:: SET PROBLEM ::
Your task is to restate the data word for word.

─── EXERCISE MATERIALS ───

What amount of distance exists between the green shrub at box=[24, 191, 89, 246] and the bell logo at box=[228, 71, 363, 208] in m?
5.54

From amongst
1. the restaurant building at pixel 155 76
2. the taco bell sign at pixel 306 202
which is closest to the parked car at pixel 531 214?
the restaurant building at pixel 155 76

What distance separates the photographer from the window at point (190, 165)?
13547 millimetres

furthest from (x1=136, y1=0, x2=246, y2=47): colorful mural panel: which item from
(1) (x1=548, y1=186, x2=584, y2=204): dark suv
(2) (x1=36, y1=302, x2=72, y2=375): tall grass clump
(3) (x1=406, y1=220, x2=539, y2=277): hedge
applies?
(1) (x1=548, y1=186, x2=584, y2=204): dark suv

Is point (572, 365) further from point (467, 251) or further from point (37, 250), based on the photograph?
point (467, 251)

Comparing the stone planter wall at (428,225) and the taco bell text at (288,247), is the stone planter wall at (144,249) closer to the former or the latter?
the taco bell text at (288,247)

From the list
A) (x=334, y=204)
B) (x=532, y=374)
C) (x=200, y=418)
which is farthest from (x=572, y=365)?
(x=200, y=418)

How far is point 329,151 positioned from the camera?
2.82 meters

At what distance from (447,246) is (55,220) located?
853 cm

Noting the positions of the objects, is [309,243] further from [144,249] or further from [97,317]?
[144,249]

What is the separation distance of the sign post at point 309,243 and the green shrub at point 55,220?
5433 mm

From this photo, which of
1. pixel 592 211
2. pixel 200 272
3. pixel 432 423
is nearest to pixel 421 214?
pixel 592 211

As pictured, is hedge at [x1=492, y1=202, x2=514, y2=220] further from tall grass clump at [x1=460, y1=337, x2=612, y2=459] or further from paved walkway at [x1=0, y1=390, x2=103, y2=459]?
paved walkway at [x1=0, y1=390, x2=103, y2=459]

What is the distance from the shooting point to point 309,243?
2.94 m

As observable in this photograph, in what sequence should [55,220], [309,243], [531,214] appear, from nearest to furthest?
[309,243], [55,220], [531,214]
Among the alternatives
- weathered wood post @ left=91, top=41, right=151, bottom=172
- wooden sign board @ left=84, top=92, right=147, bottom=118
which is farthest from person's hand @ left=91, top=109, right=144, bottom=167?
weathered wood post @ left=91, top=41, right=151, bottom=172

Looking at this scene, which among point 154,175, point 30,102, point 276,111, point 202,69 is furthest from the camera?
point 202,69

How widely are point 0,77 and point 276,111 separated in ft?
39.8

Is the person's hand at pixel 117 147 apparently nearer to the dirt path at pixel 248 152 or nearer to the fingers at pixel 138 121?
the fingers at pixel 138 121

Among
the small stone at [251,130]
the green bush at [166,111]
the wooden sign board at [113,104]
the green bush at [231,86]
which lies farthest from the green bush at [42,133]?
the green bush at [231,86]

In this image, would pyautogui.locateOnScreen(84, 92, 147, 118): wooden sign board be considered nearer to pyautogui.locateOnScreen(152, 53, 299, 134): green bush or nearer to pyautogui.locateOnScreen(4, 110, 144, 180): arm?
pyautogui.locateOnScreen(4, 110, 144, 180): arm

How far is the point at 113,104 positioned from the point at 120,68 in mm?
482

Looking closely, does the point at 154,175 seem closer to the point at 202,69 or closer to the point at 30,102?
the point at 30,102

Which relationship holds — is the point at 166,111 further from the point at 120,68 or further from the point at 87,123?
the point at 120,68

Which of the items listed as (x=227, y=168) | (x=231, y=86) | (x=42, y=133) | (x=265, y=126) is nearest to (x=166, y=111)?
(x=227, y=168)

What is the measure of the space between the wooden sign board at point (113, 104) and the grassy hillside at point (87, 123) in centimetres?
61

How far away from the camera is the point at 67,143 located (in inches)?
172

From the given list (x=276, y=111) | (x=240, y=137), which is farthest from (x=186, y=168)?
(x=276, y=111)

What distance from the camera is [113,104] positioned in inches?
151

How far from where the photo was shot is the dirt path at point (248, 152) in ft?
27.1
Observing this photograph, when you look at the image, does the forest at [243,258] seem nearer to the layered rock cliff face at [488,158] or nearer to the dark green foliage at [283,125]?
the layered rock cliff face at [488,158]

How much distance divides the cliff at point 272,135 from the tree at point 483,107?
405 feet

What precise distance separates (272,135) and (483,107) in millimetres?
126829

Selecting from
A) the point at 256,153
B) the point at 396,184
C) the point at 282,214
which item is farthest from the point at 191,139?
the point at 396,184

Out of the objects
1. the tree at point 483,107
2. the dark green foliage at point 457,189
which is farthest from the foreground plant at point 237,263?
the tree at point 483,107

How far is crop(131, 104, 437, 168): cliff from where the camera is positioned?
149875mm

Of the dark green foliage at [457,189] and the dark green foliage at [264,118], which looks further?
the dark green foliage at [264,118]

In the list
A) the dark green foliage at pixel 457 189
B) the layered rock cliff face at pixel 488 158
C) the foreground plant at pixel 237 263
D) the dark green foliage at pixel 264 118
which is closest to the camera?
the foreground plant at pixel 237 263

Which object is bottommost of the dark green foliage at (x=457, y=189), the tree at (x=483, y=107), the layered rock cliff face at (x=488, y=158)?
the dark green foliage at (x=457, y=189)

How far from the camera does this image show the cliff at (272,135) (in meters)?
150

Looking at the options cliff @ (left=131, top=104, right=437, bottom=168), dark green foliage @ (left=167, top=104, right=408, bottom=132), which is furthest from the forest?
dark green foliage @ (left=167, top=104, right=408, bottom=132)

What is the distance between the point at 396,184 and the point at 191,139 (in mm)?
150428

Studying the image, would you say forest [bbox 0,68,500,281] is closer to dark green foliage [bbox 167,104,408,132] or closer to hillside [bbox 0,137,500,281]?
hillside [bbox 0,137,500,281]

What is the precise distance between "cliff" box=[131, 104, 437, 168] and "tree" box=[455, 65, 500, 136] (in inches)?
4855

───

:: EXERCISE SOLUTION ::
What amount of distance exists between the green shrub at box=[24, 191, 89, 246] and the bell logo at box=[228, 71, 363, 208] in m?
5.54

From amongst
1. the restaurant building at pixel 155 76
2. the taco bell sign at pixel 306 202
which is closest to the parked car at pixel 531 214?
the restaurant building at pixel 155 76

What distance separates the photographer from the window at point (190, 165)?
13547 millimetres

furthest from (x1=136, y1=0, x2=246, y2=47): colorful mural panel: which item from
(1) (x1=548, y1=186, x2=584, y2=204): dark suv
(2) (x1=36, y1=302, x2=72, y2=375): tall grass clump
(3) (x1=406, y1=220, x2=539, y2=277): hedge
applies?
(1) (x1=548, y1=186, x2=584, y2=204): dark suv

Is point (572, 365) further from point (467, 251) or further from point (37, 250), based on the photograph?
point (467, 251)

Comparing the stone planter wall at (428,225) and the taco bell text at (288,247), is the stone planter wall at (144,249) closer to the former or the latter?
the taco bell text at (288,247)

From the list
A) (x=334, y=204)
B) (x=532, y=374)
C) (x=200, y=418)
which is farthest from (x=572, y=365)?
(x=200, y=418)

How far is point 329,151 positioned from the camera?
2.82 meters

At what distance from (447,246) is (55,220) located?
853 cm

Noting the positions of the objects, is [309,243] further from [144,249] or further from [97,317]?
[144,249]

What is the separation distance of the sign post at point 309,243 and the green shrub at point 55,220?
5433 mm

From this photo, which of
1. pixel 592 211
2. pixel 200 272
3. pixel 432 423
is nearest to pixel 421 214?
pixel 592 211

As pictured, is hedge at [x1=492, y1=202, x2=514, y2=220] further from tall grass clump at [x1=460, y1=337, x2=612, y2=459] or further from paved walkway at [x1=0, y1=390, x2=103, y2=459]?
paved walkway at [x1=0, y1=390, x2=103, y2=459]

What is the distance from the shooting point to point 309,243?
2.94 m

As observable in this photograph, in what sequence should [55,220], [309,243], [531,214] appear, from nearest to furthest?
[309,243], [55,220], [531,214]
Among the alternatives
- weathered wood post @ left=91, top=41, right=151, bottom=172
- wooden sign board @ left=84, top=92, right=147, bottom=118
which is farthest from person's hand @ left=91, top=109, right=144, bottom=167?
weathered wood post @ left=91, top=41, right=151, bottom=172

Looking at this scene, which among point 154,175, point 30,102, point 276,111, point 202,69 is furthest from the camera?
point 202,69

How widely are point 0,77 and point 276,111 separated in ft?
39.8

Is the person's hand at pixel 117 147 apparently nearer to the dirt path at pixel 248 152 or nearer to the fingers at pixel 138 121?
the fingers at pixel 138 121

Among
the small stone at [251,130]
the green bush at [166,111]
the wooden sign board at [113,104]
the green bush at [231,86]
which lies farthest from the green bush at [42,133]?
the green bush at [231,86]

In this image, would pyautogui.locateOnScreen(84, 92, 147, 118): wooden sign board be considered nearer to pyautogui.locateOnScreen(152, 53, 299, 134): green bush or nearer to pyautogui.locateOnScreen(4, 110, 144, 180): arm?
pyautogui.locateOnScreen(4, 110, 144, 180): arm

How far is the point at 113,104 positioned from the point at 120,68 in mm?
482

Looking closely, does the point at 154,175 seem closer to the point at 202,69 or closer to the point at 30,102?
the point at 30,102

Which relationship holds — is the point at 166,111 further from the point at 120,68 or further from the point at 87,123?
the point at 120,68

Which of the items listed as (x=227, y=168) | (x=231, y=86) | (x=42, y=133) | (x=265, y=126) is nearest to (x=166, y=111)?
(x=227, y=168)

What is the measure of the space between the wooden sign board at point (113, 104) and the grassy hillside at point (87, 123) in centimetres?
61

How far away from the camera is the point at 67,143 located (in inches)?
172

From the given list (x=276, y=111) | (x=240, y=137), which is farthest from (x=186, y=168)?
(x=276, y=111)

What distance from the camera is [113,104] positioned in inches?
151

How far from where the photo was shot is the dirt path at point (248, 152) in ft?
27.1
Observing this photograph, when you look at the image, does the forest at [243,258] seem nearer to the layered rock cliff face at [488,158] or nearer to the dark green foliage at [283,125]?
the layered rock cliff face at [488,158]

How much distance divides the cliff at point 272,135 from the tree at point 483,107?
405 feet

What precise distance separates (272,135) and (483,107) in millimetres?
126829

Selecting from
A) the point at 256,153
B) the point at 396,184
C) the point at 282,214
which item is farthest from the point at 191,139?
the point at 396,184

Out of the objects
1. the tree at point 483,107
2. the dark green foliage at point 457,189
which is farthest from the foreground plant at point 237,263?
the tree at point 483,107

How far is crop(131, 104, 437, 168): cliff from where the camera is positioned?
149875mm

Of the dark green foliage at [457,189] and the dark green foliage at [264,118], which looks further?
the dark green foliage at [264,118]

In the list
A) the dark green foliage at pixel 457 189
B) the layered rock cliff face at pixel 488 158
C) the foreground plant at pixel 237 263
D) the dark green foliage at pixel 264 118
which is closest to the camera?
the foreground plant at pixel 237 263

Which object is bottommost of the dark green foliage at (x=457, y=189), the tree at (x=483, y=107), the layered rock cliff face at (x=488, y=158)?
the dark green foliage at (x=457, y=189)

How far from the camera does this image show the cliff at (272,135) (in meters)?
150

Looking at the options cliff @ (left=131, top=104, right=437, bottom=168), dark green foliage @ (left=167, top=104, right=408, bottom=132), which is furthest from the forest?
dark green foliage @ (left=167, top=104, right=408, bottom=132)

What is the distance between the point at 396,184 and the point at 191,139 (in mm)?
150428

Studying the image, would you say forest [bbox 0,68,500,281] is closer to dark green foliage [bbox 167,104,408,132] or closer to hillside [bbox 0,137,500,281]?
hillside [bbox 0,137,500,281]

What is the precise distance between "cliff" box=[131, 104, 437, 168] and "tree" box=[455, 65, 500, 136] (in inches)?
4855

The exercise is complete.